◆ **TEXT SHOWN**
Re: [PATCH] drm/amdgpu: Fix mutex lock from atomic context.

"Grodzovsky, Andrey" <Andrey.Grodzovsky@xxxxxxx> · Thu, 12 Sep 2019 15:19:17 +0000

RAS error will be triggered if the HW identified a faulty physical page, 
the error comes through an interrupt where the data payload will have 
information that can be translated into the bad page address, we then as 
a recovery measure reset the ASIC, reserve this bad page so it cannot be 
used by anyone else and store it's address to EEPROM for future 
reservation after boot.

◆ **DATASET**
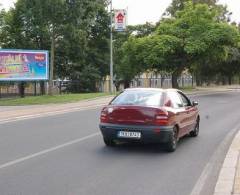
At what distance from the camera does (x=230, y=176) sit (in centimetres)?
905

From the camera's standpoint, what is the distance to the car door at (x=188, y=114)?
45.6ft

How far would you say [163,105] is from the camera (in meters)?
12.5

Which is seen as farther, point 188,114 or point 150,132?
point 188,114

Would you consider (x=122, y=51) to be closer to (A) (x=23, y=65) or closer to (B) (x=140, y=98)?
(A) (x=23, y=65)

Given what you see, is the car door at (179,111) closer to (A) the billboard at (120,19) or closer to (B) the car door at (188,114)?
(B) the car door at (188,114)

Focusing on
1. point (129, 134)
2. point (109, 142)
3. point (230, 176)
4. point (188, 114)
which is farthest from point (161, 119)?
point (230, 176)

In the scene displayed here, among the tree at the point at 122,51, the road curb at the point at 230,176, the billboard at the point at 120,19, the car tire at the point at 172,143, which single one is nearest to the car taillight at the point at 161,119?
the car tire at the point at 172,143

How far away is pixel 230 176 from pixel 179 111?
412 centimetres

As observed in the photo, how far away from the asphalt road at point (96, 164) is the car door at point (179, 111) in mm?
463

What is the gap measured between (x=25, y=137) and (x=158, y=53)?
103ft

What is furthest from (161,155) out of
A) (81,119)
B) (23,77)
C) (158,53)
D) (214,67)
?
(214,67)

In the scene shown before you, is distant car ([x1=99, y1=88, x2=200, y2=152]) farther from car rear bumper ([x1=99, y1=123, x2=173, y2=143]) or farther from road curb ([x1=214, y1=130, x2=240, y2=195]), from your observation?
road curb ([x1=214, y1=130, x2=240, y2=195])

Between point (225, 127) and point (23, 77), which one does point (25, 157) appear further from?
point (23, 77)

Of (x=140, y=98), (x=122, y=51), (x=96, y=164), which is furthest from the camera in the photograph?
(x=122, y=51)
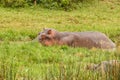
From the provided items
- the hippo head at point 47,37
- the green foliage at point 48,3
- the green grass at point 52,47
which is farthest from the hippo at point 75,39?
the green foliage at point 48,3

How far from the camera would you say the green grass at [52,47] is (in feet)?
22.3

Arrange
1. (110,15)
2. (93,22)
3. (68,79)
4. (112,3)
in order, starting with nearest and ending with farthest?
(68,79) → (93,22) → (110,15) → (112,3)

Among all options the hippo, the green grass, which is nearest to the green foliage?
the green grass

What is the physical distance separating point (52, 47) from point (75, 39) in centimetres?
144

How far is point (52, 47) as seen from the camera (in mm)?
11453

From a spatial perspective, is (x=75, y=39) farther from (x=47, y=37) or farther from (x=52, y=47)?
(x=52, y=47)

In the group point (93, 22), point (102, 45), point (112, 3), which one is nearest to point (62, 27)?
point (93, 22)

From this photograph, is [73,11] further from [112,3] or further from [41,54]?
[41,54]

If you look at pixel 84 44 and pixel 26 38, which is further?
pixel 26 38

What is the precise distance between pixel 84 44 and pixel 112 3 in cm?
1032

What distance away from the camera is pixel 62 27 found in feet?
53.6

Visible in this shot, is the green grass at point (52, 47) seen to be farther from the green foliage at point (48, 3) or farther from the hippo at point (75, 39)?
the hippo at point (75, 39)

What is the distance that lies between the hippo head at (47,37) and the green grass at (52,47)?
1.91 feet

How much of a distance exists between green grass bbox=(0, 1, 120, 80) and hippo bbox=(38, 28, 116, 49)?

◆ **OBJECTIVE 1**
In the patch reply, where is the bad page's address stored for reservation after boot?
◆ **OBJECTIVE 2**
Restate the part of the patch reply that opens with the words containing "RAS error will" and closes with "reservation after boot.", putting "GPU" in place of "ASIC".
The entries above are separate material, unrelated to the patch reply.

◆ **EXERCISE ANSWER 1**
In EEPROM.

◆ **EXERCISE ANSWER 2**
RAS error will be triggered if the HW identified a faulty physical page, 
the error comes through an interrupt where the data payload will have 
information that can be translated into the bad page address, we then as 
a recovery measure reset the GPU, reserve this bad page so it cannot be 
used by anyone else and store it's address to EEPROM for future 
reservation after boot.